Dans l'affaire T 1125/10, le requérant n'a pas réagi aux documents manifestement pertinents qui avaient été produits peu avant la procédure orale devant la division d'opposition, à laquelle il n'a pas assisté. C'était le requérant, qui, par sa passivité totale au vu de nouveaux documents manifestement pertinents, était responsable du fait que la division d'opposition n'avait pas pu rendre une décision motivée sur l'objet des revendications modifiées en réponse à ces documents et, par conséquent, la chambre de recours était dans la situation où elle devrait donner un avis en premier et aussi dernier ressort, ou renvoyer le cas à la première instance, et cela alors même que le requérant de nouveau n'assistait pas à la procédure. La chambre a donc décidé que les nouvelles requêtes du requérant n'étaient pas admises dans la procédure (cf. T 1067/08).
Dans l'affaire T 379/09, le titulaire du brevet n'avait présenté la nouvelle requête en réponse à l'objection soulevée par la division d'opposition qu'un mois avant la procédure orale devant la chambre de recours alors que la teneur de cette objection figurait déjà dans la citation à une procédure orale émise par la division d'opposition. En outre, le fait d'admettre cette requête aurait rallongé la procédure de manière considérable.

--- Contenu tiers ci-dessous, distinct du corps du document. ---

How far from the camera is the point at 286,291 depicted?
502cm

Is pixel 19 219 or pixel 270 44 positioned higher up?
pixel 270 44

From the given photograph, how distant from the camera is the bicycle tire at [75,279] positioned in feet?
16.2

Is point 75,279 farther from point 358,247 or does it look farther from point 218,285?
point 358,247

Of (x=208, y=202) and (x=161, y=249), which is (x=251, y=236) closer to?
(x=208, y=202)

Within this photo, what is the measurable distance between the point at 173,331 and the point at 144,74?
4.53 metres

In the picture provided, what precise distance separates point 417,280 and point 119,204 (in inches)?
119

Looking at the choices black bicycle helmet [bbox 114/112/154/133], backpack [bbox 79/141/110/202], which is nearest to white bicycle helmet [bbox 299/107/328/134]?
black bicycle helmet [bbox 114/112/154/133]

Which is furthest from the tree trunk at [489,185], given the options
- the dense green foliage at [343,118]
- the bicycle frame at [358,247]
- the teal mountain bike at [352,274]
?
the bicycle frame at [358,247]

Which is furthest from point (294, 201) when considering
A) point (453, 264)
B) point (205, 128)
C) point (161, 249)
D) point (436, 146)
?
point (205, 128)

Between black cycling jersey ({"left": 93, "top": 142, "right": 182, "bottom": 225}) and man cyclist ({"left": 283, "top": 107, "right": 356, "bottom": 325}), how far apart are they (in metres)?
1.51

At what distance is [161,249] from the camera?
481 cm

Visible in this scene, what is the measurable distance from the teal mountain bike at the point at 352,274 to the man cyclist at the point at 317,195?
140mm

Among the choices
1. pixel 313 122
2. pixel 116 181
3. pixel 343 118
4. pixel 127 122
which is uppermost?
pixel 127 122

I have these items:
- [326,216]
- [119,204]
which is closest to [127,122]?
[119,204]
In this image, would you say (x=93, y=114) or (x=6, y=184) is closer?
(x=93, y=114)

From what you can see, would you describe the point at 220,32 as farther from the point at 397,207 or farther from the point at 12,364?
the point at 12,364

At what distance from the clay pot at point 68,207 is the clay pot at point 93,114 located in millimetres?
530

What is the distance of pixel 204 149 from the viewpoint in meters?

Dans l'affaire T 936/09, la chambre a déclaré que la CBE ne contenait aucune disposition juridique obligeant le titulaire d'un brevet à participer activement à la procédure d'opposition. Toutefois, le titulaire du brevet n'est pas libre de présenter ou de compléter ses arguments à n'importe quel moment de la procédure d'opposition ou de la procédure de recours faisant suite à une opposition, en fonction, par exemple, de sa stratégie procédurale ou de sa situation financière. Si le titulaire du brevet décide de s'abstenir de répondre à l'opposition sur le fond (par exemple en produisant des arguments ou des revendications modifiées) ou de ne pas compléter ses moyens au stade de la procédure de première instance et qu'il ne présente ou ne complète son argumentation que dans l'acte de recours ou le mémoire exposant les motifs du recours, il doit s'attendre à ce que la chambre lui demande de répondre de cette conduite, par exemple lorsqu'elle est amenée à exercer le pouvoir d'appréciation que lui confère l'art. 12(4) RPCR 2007. Cela s'applique tout particulièrement dans les cas où, comme dans la présente espèce, le titulaire du brevet a eu connaissance de l'ensemble des motifs de révocation du brevet attaqué avant de recevoir la décision contestée.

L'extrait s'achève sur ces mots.